On October 14th 2020, thanks to IASP, we held our informal meeting of IASP national representatives. One of the opportunities that COVID-19 allows us is to practice online gathering since we cannot have conferences to meet and chat. Representatives from around the world gathered in a Zoom room to greet one another, share experiences, and start a process of brainstorming and collaboration.
FROM THE NATIONAL REPRESENTATIVE, ISRAEL, ANAT BRUNSTEIN KLOMEK, PH.D.
In our suicide prevention world, we like to think of social connectedness as a significant protective factor. We practiced it during our call. COVID-19 is challenging in so many ways and it is now extremely important to be together as a professional community but also for us individually. It was heartwarming to hear that we are all challenged by similar issues and are united in proactively investing in the emotional aspects of the pandemic but specifically with regard to suicide prevention. Obviously, countries vary in their efforts within the prevention world and there is a lot to learn from each other’s experience.
Many countries still do not have official data on the suicide-related impact of the pandemic, but it seems that these consequences may continue to peak after the actual pandemic has ended. This possibility allows us each to think of tailored prevention plans for the time during the pandemic as well as for the “day after” the peak. Pandemic-specific suicide risk factors, as well as the prepandemic risk factors, may be where we now want to invest our time and resources. As a clinical psychologist, I personally am eager to disseminate short-term psychological interventions focused on reducing suicide risk. Just at this moment, we are at a crucial juncture in which we can make sure that evidence-based interventions are shared in real work settings and not just in academic centers and the private sector. In addition, now more than ever, we need to emphasize to the public as well as decision-makers, that mental health is connected to the physical, social, and financial burdens imposed by the pandemic.

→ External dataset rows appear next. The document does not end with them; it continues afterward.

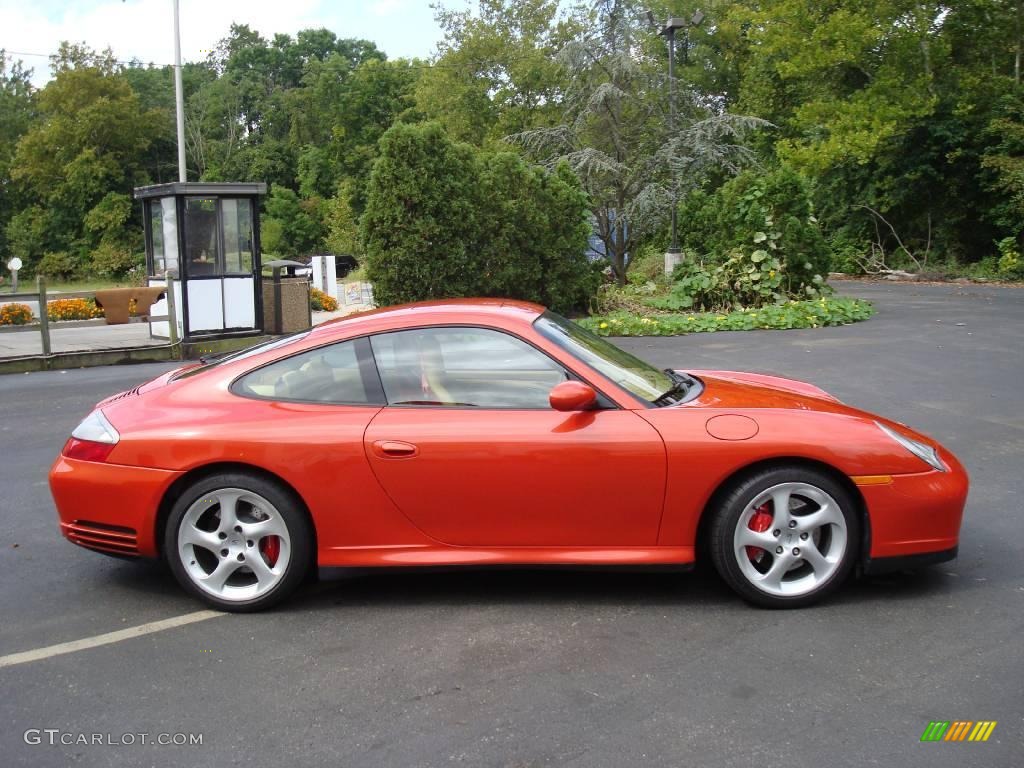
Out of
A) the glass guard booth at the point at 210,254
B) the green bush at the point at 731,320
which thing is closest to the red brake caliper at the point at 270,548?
the green bush at the point at 731,320

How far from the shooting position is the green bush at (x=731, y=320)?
52.5ft

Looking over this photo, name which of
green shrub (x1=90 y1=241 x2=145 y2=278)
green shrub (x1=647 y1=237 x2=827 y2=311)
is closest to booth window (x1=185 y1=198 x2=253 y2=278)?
green shrub (x1=647 y1=237 x2=827 y2=311)

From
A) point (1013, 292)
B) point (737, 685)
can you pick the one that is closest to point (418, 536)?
point (737, 685)

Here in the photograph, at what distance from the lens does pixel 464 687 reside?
3.66m

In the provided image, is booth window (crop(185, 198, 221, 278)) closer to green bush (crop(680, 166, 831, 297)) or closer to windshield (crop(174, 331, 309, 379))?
green bush (crop(680, 166, 831, 297))

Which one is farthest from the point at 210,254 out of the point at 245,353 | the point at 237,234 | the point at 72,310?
the point at 245,353

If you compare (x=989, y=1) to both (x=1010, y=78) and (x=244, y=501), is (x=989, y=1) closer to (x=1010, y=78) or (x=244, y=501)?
(x=1010, y=78)

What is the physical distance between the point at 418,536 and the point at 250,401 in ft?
3.18

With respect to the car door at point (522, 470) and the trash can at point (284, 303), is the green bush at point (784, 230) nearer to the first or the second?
the trash can at point (284, 303)

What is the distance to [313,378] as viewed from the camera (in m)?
4.58

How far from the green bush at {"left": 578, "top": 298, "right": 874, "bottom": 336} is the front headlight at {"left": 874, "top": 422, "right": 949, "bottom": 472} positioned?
37.2ft

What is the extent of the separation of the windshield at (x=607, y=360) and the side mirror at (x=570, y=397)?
27cm

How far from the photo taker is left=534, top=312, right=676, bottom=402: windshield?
180 inches

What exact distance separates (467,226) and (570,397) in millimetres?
13196
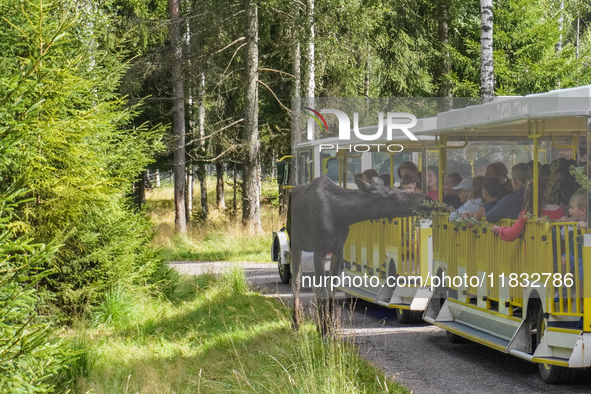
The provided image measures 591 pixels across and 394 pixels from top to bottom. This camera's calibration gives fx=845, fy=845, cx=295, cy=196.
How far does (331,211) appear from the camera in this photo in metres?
10.7

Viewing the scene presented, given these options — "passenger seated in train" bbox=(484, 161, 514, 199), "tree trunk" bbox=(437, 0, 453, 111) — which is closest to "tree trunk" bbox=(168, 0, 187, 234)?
"tree trunk" bbox=(437, 0, 453, 111)

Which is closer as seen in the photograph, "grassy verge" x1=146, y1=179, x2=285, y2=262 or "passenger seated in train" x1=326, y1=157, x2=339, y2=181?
"passenger seated in train" x1=326, y1=157, x2=339, y2=181

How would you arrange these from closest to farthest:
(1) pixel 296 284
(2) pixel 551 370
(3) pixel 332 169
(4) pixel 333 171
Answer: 1. (2) pixel 551 370
2. (1) pixel 296 284
3. (4) pixel 333 171
4. (3) pixel 332 169

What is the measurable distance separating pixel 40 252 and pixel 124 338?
5.34 m


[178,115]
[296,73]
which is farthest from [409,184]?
[178,115]

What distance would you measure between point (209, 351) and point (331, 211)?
91.2 inches

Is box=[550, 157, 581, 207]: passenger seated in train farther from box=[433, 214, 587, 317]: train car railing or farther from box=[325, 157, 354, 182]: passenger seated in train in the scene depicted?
box=[325, 157, 354, 182]: passenger seated in train

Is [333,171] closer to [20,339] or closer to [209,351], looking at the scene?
[209,351]

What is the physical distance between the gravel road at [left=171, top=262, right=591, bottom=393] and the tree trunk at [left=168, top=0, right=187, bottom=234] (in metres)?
14.7

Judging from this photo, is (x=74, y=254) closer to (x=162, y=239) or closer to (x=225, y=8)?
(x=225, y=8)

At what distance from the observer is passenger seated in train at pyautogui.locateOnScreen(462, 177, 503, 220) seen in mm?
9172

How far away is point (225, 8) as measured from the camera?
22.7m

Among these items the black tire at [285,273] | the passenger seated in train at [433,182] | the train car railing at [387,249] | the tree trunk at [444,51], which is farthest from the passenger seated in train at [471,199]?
the tree trunk at [444,51]

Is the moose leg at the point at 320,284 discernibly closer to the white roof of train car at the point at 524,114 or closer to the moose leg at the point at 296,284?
the moose leg at the point at 296,284
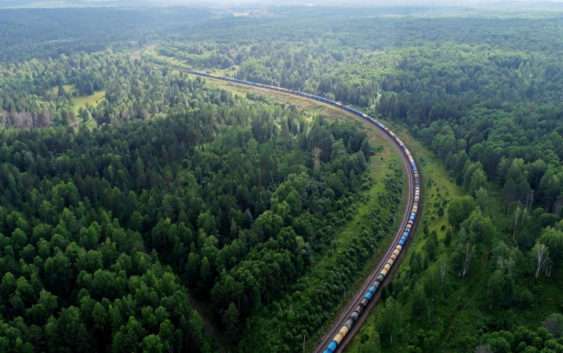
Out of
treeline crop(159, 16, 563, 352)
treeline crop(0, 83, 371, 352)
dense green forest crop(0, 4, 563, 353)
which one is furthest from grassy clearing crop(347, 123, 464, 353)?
treeline crop(0, 83, 371, 352)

One major positive development in these challenging times is the rapid growth of online assessment and treatment in the field of suicide prevention. In the last several years in Israel (prior to the pandemic) the use of online treatment was rarely used in the public sector and, in many cases, questioned by professionals and patients. The pandemic created a situation in which many of the barriers in the use of online interventions had to be overcome. My assumption is that some of this use will continue after the pandemic and can be used to serve people from around the country who have limited access to treatment.
During these challenging days, we should all remember the optimistic message that suicide is preventable, and our job is to prove this so we can save lives. This was just the beginning of our informal meetings and I’m looking forward to our next online get-together and to the day when we can meet in a face-to-face fireplace gathering.